In the data, starting at the line containing "Which object from" and ending at the line containing "51.4 metres", replace "farther" with "further" and leave everything else unchanged. Return only those lines.

- [RECORD EXCERPTS]:
····················

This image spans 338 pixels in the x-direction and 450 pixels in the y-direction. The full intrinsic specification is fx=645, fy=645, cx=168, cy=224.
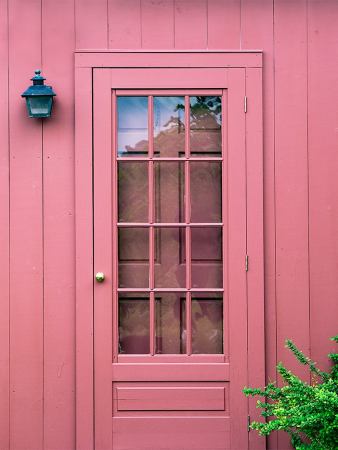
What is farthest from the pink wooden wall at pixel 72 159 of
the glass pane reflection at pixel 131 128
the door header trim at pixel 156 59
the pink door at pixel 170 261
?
the glass pane reflection at pixel 131 128

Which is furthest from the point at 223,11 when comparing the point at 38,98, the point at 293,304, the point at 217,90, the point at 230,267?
the point at 293,304

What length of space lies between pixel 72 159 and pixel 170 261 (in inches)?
32.4

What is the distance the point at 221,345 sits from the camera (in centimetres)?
376

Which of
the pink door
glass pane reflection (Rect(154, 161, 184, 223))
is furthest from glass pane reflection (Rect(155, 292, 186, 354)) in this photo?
glass pane reflection (Rect(154, 161, 184, 223))

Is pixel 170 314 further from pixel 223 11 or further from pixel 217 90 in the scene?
pixel 223 11

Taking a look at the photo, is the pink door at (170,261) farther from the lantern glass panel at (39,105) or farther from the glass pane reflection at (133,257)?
the lantern glass panel at (39,105)

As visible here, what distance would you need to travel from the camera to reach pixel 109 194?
3.73 meters

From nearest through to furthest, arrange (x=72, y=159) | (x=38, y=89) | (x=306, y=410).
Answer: (x=306, y=410) < (x=38, y=89) < (x=72, y=159)

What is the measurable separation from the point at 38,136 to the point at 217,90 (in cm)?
107

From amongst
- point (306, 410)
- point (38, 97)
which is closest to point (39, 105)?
point (38, 97)

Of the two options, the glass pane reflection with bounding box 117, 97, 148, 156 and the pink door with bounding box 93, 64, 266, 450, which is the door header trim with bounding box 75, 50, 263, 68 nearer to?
the pink door with bounding box 93, 64, 266, 450

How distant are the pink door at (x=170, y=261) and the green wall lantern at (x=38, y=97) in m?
0.27

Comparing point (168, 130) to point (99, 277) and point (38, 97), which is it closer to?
point (38, 97)

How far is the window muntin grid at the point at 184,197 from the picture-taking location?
148 inches
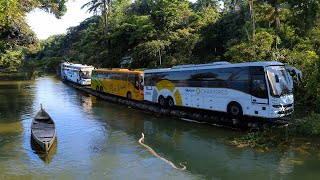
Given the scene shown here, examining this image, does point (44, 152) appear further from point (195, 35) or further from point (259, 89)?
point (195, 35)

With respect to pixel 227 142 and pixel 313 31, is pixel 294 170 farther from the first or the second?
pixel 313 31

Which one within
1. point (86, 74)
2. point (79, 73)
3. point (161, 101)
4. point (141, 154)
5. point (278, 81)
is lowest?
point (141, 154)

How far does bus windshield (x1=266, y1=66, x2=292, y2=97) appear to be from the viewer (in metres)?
15.6

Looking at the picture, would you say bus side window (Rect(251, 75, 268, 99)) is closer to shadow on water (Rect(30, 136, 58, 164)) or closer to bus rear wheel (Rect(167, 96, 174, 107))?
bus rear wheel (Rect(167, 96, 174, 107))

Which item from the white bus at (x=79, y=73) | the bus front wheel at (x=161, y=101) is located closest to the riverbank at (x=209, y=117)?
the bus front wheel at (x=161, y=101)

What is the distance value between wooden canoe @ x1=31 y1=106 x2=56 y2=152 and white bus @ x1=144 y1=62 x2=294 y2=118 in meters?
8.20

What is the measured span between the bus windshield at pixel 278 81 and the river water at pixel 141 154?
265 cm

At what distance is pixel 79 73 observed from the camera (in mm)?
44969

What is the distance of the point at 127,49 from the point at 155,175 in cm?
3855

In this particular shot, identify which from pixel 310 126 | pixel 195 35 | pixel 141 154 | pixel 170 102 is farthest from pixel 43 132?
pixel 195 35

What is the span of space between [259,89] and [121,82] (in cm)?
1594

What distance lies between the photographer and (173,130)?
19344 millimetres

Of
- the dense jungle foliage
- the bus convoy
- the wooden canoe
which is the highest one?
the dense jungle foliage

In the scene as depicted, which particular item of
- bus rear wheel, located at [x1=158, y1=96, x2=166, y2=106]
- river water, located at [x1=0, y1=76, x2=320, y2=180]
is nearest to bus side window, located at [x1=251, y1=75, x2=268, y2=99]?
river water, located at [x1=0, y1=76, x2=320, y2=180]
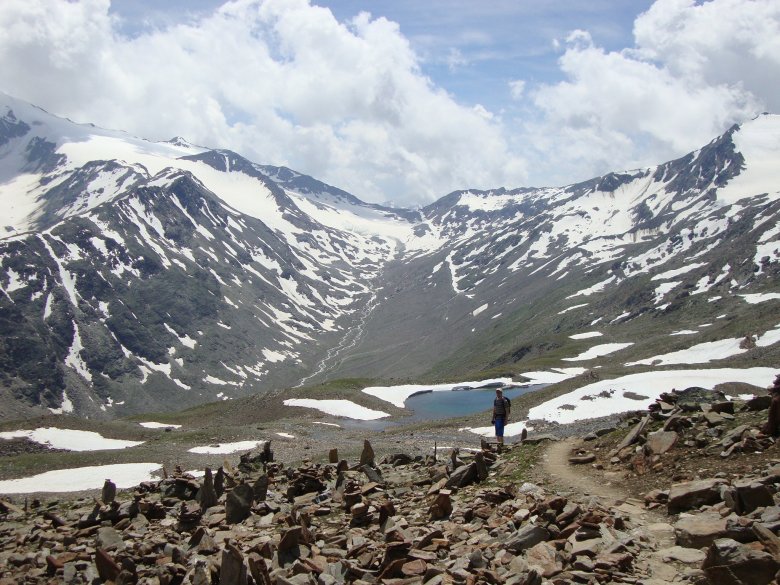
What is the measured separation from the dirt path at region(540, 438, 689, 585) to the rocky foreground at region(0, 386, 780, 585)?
0.06 m

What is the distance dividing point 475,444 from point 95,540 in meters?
30.5

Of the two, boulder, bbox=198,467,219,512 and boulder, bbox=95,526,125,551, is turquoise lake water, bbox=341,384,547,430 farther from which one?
boulder, bbox=95,526,125,551

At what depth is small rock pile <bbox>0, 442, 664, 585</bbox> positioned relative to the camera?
12070 millimetres

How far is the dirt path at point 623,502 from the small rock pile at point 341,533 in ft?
0.61

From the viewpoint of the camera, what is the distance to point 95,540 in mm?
18453

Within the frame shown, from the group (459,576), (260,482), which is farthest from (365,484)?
(459,576)

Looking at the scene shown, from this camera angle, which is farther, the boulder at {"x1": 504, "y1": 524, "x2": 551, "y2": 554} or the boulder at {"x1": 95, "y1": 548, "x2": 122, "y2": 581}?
the boulder at {"x1": 95, "y1": 548, "x2": 122, "y2": 581}

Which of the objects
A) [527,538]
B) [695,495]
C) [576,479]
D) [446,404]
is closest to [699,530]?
[695,495]

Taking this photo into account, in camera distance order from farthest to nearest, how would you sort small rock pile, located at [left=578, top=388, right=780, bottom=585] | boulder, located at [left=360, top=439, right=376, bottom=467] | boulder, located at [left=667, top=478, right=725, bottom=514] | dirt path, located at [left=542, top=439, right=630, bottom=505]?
boulder, located at [left=360, top=439, right=376, bottom=467], dirt path, located at [left=542, top=439, right=630, bottom=505], boulder, located at [left=667, top=478, right=725, bottom=514], small rock pile, located at [left=578, top=388, right=780, bottom=585]

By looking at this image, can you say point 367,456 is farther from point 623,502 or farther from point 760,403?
point 760,403

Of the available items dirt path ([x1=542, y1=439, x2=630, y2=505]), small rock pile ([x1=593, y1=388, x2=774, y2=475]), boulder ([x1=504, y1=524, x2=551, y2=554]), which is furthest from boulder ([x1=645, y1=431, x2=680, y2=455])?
boulder ([x1=504, y1=524, x2=551, y2=554])

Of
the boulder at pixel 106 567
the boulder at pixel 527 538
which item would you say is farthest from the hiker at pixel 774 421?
the boulder at pixel 106 567

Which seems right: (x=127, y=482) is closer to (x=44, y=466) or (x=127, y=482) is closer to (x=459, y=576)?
(x=44, y=466)

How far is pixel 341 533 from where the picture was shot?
16359mm
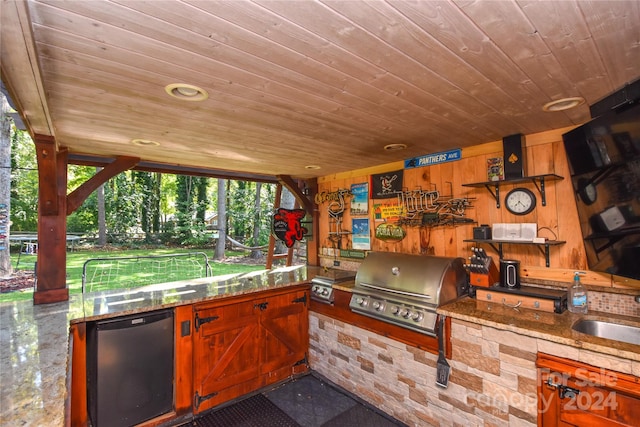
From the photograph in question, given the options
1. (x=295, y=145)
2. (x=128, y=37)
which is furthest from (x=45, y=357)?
(x=295, y=145)

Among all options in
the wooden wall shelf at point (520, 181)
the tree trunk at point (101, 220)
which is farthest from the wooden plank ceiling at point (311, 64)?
the tree trunk at point (101, 220)

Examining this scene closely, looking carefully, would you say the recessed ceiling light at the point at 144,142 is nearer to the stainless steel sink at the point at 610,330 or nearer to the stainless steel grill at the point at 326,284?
the stainless steel grill at the point at 326,284

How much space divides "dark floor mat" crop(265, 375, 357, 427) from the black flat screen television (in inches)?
84.3

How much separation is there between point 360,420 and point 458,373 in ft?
2.99

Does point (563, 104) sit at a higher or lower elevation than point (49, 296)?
higher

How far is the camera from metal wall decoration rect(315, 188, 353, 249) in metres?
3.74

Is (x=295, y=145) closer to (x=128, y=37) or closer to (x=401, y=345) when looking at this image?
(x=128, y=37)

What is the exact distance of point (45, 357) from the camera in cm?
149

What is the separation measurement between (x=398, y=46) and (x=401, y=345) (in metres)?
2.05

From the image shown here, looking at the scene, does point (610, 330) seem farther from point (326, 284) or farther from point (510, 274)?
point (326, 284)

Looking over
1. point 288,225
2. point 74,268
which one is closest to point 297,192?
point 288,225

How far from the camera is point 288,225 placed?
151 inches

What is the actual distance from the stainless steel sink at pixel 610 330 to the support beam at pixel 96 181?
3503 mm

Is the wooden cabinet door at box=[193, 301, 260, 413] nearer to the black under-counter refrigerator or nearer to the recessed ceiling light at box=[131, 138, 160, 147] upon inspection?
the black under-counter refrigerator
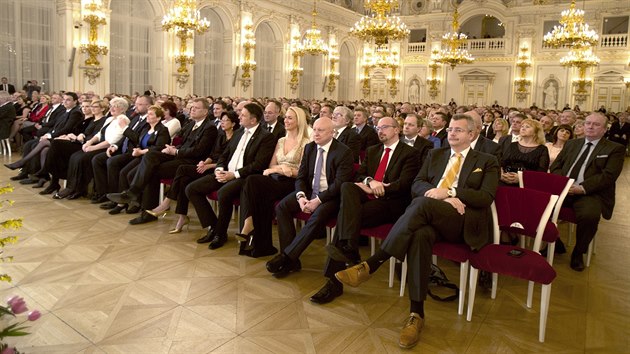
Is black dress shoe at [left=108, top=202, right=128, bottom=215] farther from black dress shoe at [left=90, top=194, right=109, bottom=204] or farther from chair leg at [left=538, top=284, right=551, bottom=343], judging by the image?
chair leg at [left=538, top=284, right=551, bottom=343]

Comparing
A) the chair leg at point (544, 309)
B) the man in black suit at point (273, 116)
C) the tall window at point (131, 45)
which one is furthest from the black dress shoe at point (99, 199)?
the tall window at point (131, 45)

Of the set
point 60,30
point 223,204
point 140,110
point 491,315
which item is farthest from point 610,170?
point 60,30

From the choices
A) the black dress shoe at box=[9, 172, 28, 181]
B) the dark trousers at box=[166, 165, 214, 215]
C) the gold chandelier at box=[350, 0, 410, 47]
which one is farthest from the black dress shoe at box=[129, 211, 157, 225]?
the gold chandelier at box=[350, 0, 410, 47]

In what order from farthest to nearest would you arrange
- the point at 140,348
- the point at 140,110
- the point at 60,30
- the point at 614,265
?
the point at 60,30
the point at 140,110
the point at 614,265
the point at 140,348

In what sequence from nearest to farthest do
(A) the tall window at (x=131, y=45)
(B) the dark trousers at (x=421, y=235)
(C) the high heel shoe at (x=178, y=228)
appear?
1. (B) the dark trousers at (x=421, y=235)
2. (C) the high heel shoe at (x=178, y=228)
3. (A) the tall window at (x=131, y=45)

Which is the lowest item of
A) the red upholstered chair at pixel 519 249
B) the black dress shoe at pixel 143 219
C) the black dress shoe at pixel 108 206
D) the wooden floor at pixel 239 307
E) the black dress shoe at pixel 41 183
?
the wooden floor at pixel 239 307

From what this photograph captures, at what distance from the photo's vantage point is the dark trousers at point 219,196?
4539mm

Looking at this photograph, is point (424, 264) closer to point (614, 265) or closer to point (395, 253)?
point (395, 253)

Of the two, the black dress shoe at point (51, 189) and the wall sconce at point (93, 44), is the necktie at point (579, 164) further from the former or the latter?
the wall sconce at point (93, 44)

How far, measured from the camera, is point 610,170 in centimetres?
440

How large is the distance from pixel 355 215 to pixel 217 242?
160cm

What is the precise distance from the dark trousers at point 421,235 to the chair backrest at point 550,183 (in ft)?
3.85

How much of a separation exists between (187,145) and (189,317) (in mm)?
2873

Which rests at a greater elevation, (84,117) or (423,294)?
(84,117)
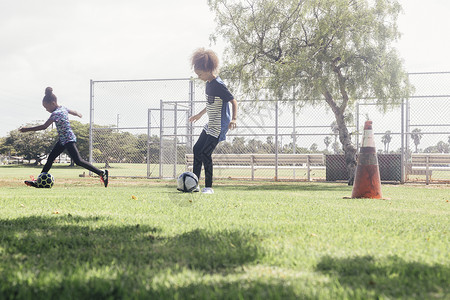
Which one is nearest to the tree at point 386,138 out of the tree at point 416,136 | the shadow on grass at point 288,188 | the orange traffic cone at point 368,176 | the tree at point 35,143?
the tree at point 416,136

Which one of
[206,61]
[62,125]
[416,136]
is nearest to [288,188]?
[206,61]

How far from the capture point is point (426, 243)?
10.8 feet

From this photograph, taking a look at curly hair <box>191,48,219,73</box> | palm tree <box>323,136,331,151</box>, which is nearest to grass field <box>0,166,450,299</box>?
curly hair <box>191,48,219,73</box>

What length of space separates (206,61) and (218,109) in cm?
86

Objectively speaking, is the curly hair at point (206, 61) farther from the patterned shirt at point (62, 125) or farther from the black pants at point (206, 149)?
the patterned shirt at point (62, 125)

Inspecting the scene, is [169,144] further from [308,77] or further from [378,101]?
[378,101]

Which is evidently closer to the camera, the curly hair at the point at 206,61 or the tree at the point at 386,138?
the curly hair at the point at 206,61

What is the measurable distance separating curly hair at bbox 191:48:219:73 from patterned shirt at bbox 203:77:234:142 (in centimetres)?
23

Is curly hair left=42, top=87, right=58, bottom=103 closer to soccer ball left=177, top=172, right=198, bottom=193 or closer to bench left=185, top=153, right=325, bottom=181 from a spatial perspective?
soccer ball left=177, top=172, right=198, bottom=193

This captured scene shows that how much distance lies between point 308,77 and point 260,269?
35.8 feet

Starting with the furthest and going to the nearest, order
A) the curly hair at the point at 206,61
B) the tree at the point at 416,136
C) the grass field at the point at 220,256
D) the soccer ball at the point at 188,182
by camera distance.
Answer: the tree at the point at 416,136, the soccer ball at the point at 188,182, the curly hair at the point at 206,61, the grass field at the point at 220,256

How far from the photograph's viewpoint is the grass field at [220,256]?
6.79 ft

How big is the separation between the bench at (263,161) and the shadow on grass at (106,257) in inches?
478

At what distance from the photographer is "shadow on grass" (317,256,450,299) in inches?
82.1
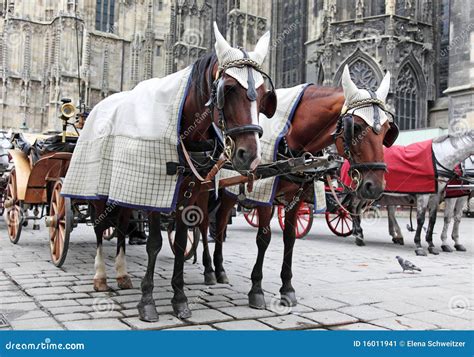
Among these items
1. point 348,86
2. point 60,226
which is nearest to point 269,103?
point 348,86

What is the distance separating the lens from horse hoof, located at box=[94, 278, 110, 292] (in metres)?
4.64

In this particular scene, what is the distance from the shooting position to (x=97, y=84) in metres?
34.2

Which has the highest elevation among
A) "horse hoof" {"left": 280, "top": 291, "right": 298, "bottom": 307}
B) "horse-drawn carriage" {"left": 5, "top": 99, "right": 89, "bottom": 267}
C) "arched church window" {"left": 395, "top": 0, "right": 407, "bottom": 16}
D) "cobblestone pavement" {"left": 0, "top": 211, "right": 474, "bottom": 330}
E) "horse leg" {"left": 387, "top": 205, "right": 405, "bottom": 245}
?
"arched church window" {"left": 395, "top": 0, "right": 407, "bottom": 16}

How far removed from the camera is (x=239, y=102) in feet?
10.5

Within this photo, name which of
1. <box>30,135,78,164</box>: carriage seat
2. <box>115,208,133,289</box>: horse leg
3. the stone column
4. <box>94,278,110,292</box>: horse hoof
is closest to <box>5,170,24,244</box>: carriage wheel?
<box>30,135,78,164</box>: carriage seat

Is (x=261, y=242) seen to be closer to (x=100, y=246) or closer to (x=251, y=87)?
(x=251, y=87)

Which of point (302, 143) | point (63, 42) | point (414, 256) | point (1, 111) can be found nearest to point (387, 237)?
point (414, 256)

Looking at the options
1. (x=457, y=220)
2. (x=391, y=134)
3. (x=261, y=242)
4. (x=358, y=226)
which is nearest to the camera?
(x=391, y=134)

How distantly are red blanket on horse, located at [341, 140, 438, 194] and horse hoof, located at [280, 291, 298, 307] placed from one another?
14.3ft

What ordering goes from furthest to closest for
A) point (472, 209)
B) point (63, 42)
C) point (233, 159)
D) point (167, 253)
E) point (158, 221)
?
point (63, 42) < point (472, 209) < point (167, 253) < point (158, 221) < point (233, 159)

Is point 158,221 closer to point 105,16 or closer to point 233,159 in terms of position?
point 233,159

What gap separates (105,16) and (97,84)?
490 cm

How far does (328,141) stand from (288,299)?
4.51ft

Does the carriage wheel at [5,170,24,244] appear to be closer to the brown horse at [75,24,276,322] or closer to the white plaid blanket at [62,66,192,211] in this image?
the white plaid blanket at [62,66,192,211]
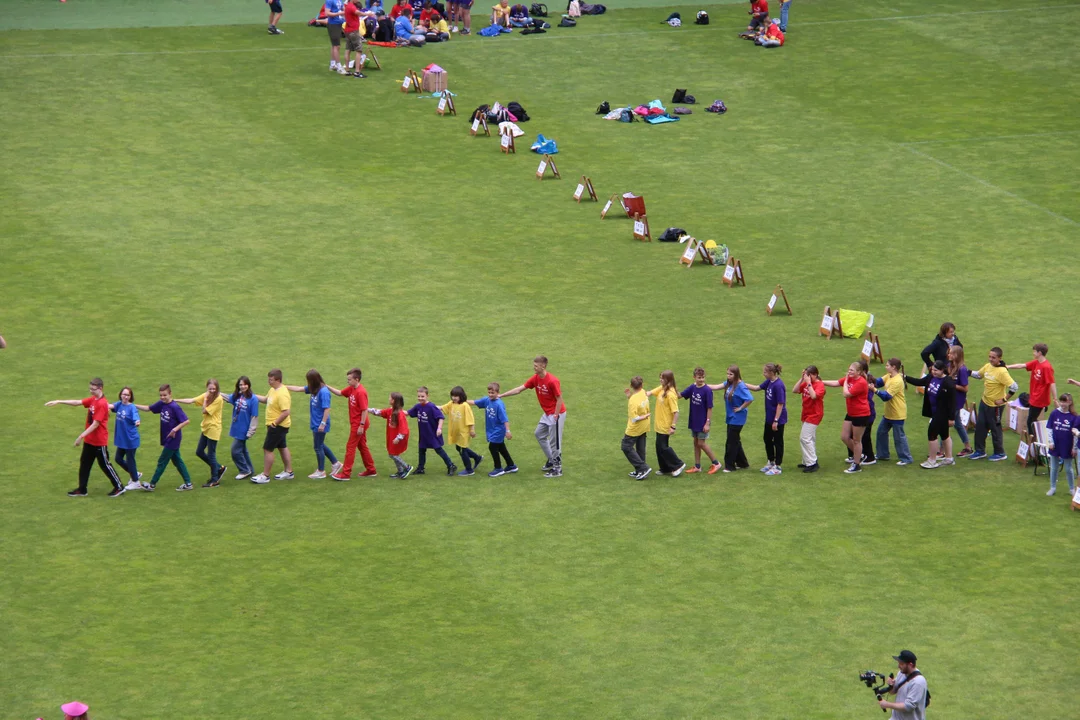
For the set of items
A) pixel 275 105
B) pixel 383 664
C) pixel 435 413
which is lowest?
pixel 383 664

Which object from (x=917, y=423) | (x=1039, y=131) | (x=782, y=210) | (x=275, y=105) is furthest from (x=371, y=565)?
(x=1039, y=131)

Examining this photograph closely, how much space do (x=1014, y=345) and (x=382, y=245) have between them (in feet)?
49.9

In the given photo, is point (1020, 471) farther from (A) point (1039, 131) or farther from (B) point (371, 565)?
(A) point (1039, 131)

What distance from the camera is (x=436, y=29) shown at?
51.4 metres

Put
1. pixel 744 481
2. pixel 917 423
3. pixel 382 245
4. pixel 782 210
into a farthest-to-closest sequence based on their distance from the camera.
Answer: pixel 782 210, pixel 382 245, pixel 917 423, pixel 744 481

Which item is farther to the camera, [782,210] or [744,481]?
[782,210]

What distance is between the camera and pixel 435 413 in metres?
24.7

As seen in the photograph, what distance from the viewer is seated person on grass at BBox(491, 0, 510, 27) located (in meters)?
52.7

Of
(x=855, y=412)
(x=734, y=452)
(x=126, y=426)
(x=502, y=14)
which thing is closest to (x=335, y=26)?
(x=502, y=14)

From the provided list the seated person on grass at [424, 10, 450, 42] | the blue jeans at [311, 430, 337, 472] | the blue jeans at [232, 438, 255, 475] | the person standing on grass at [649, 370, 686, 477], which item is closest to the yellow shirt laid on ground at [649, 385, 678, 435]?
the person standing on grass at [649, 370, 686, 477]

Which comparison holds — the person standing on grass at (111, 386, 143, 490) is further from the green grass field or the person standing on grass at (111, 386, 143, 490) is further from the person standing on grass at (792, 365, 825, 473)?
the person standing on grass at (792, 365, 825, 473)

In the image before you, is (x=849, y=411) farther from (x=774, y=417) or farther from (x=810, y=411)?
(x=774, y=417)

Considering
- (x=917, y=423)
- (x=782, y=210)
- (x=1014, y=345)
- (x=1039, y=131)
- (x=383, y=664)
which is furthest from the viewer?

····················

- [FINISHED ANSWER]:
Which object from (x=917, y=423) | (x=1039, y=131) | (x=782, y=210) | (x=275, y=105) is furthest from (x=371, y=565)?
(x=1039, y=131)

Examining this photograph closely, how much space do (x=1014, y=345) and (x=382, y=245) have between them (in feet)?
49.9

In the given photo, is point (1020, 471) further from (A) point (1039, 131) or further from (B) point (371, 565)?
(A) point (1039, 131)

What distance from the camera is (x=436, y=29) shown at?
51.4 metres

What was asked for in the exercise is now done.